* [TASK GOAL]
Below this line is a listing that includes pictures. Copy exactly, and only, the lines from the one containing "Happy HalloThanksMas shirt" through the one containing "91家纺网 家纺一手货源 找家纺 （总）航途 2025新款 麻将冰藤枕头"; the pictures do not go in the copy.

* [SUPPLIED MATERIAL]
_ _ _
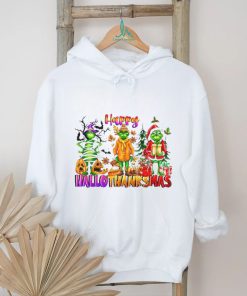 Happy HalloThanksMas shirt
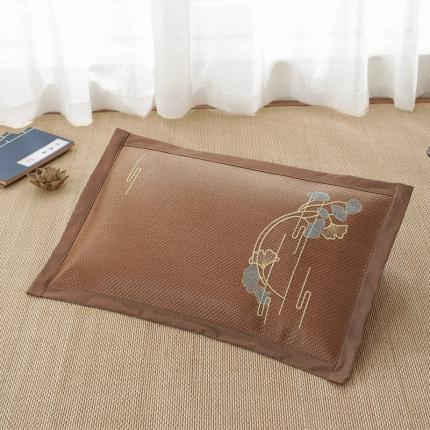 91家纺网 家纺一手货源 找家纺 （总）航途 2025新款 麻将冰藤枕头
_ _ _
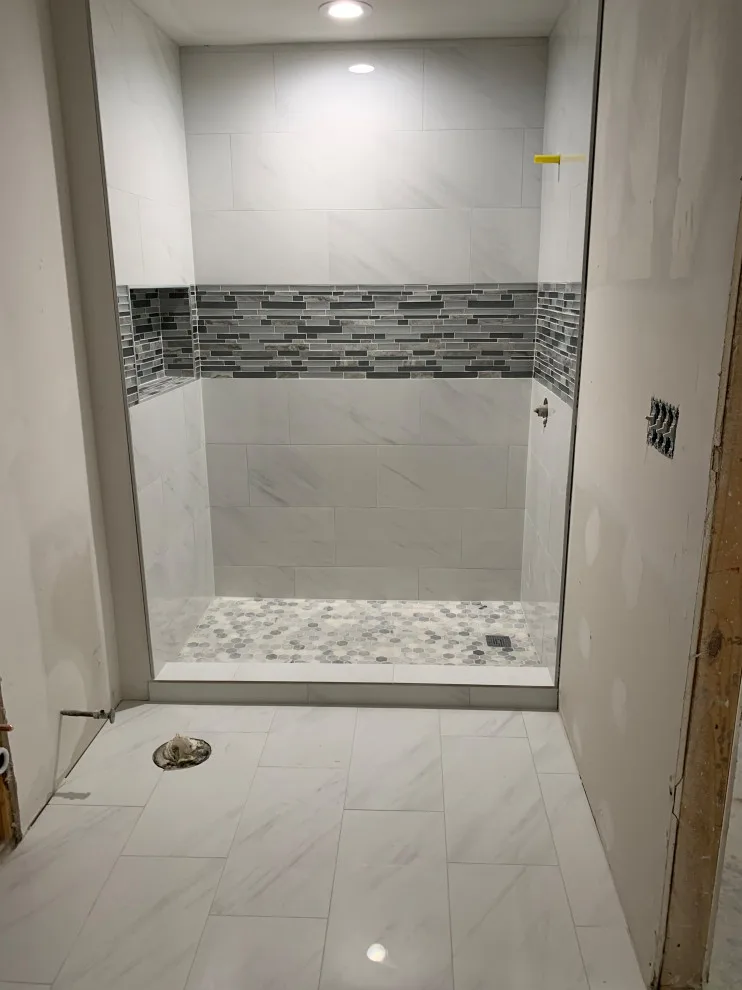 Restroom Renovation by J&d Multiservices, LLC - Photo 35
_ _ _
* [RESPONSE BELOW]
 Happy HalloThanksMas shirt
 91家纺网 家纺一手货源 找家纺 （总）航途 2025新款 麻将冰藤枕头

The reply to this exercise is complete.